管長日記「大いに学ぶ」解釈20241124

ストレートな意味で、学ぶということだった。老師のいう「学ぶ」ということばは多義的であるようにおもう。年をとると多義的になる傾向があるとは思う。むりやり「学ぶ」ということばを使っている可能性もあるし、それ以上のことをいうと、他の人とは見解が変わっていることに気付くだけで、逆にそのようにあいまいなことばにしているのだろう。実は、学んでは、、、いやいや。
「年をとると」と書いたが、これは社会的な制度とか、役割、気にすることの変化といったことが背景にあるので、別に劣等感、自尊心とかそんなことを言っているのではない。知識を得て活用する、応用して成果を出す、といったことの目的のところが「大きく」「あいまいに」なって、言葉を選ぶと不適切になるのだろう。ごちゃごちゃと執着してしまうよりはるかによい。
そうはいっても、仏教は覚えることは多く、また言葉が分からなければやっぱり話しにならない。歩歩是道場と、学ぶという意識もなくしていきたいところ。
今日は、楽しみにしている、例の勉強会の話だった。

構成:
1.土地神
2.『碧巌録』97則「金剛経軽賤」
3.大慧禅師『宗門武庫』「廬山李商老 土地神のたたり」
4.「腫を病む」、『太平広記』巻323と『禅門宝訓』にある話
5.大慧禅師のこと

大慧禅師の話が出た。苦労人、というか凄い人生の人だ。宋代の、臨済宗の絶頂期に君臨した禅僧といえるだろう。政治に巻き込まれており、ちゃんと流罪にもされている。人柄についての見解を聞けたのは嬉しい。

■1.土地神
珍しい言葉。
「土地神」:「寺院の境内を守護する神のこと。その神は寺院によって一定している。」(禅学大辞典)

「土地堂」(どじどう):「<つちどう>とも読む。禅宗寺院の境内を守護する土地神(どじじん)および護法神を祀る堂。<鎮守堂><伽藍堂>ともいう。土地堂において土地神のために諷誦するのを土地堂諷経あるいは土地諷経という。古くは、仏殿の両脇に祖師堂とともに付設された。」(『仏教辞典』岩波書店)と、状況が分かる。

「円覚寺の佛殿の中でも、祖師堂と反対側に、土地堂がございます。」

■2.『碧巌録』97則「金剛経軽賤」
「軽賤」は「軽んじる」といったこと。

「「洞山和尚は、一生寺に住んでいたが、土地神が彼の痕跡を探しても見つからず、ある日厨房の前に米や小麦粉を撒いておいた。洞山は心を動かし、「お寺の物を、このように粗末にしてよいものか」と思った。土地神はそれで一見することができ、礼拝したのである。」(是故洞山和尚。一生住院。土地神覓他蹤迹不見。一日廚前抛撒米麫。洞山起心曰。常住物色。何得作踐如此。土地神遂得一見便禮拜。)

データ部分

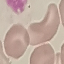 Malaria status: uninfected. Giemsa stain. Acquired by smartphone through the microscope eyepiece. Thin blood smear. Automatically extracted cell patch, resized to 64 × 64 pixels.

要求事項
上の文書抜粋から、「管長日記「大いに学ぶ」解釈20241124」と「は、学んでは、、、いやいや。」の間を、両端を含めて一字一句そのまま書き写して返してください。

解答内容
管長日記「大いに学ぶ」解釈20241124

ストレートな意味で、学ぶということだった。老師のいう「学ぶ」ということばは多義的であるようにおもう。年をとると多義的になる傾向があるとは思う。むりやり「学ぶ」ということばを使っている可能性もあるし、それ以上のことをいうと、他の人とは見解が変わっていることに気付くだけで、逆にそのようにあいまいなことばにしているのだろう。実は、学んでは、、、いやいや。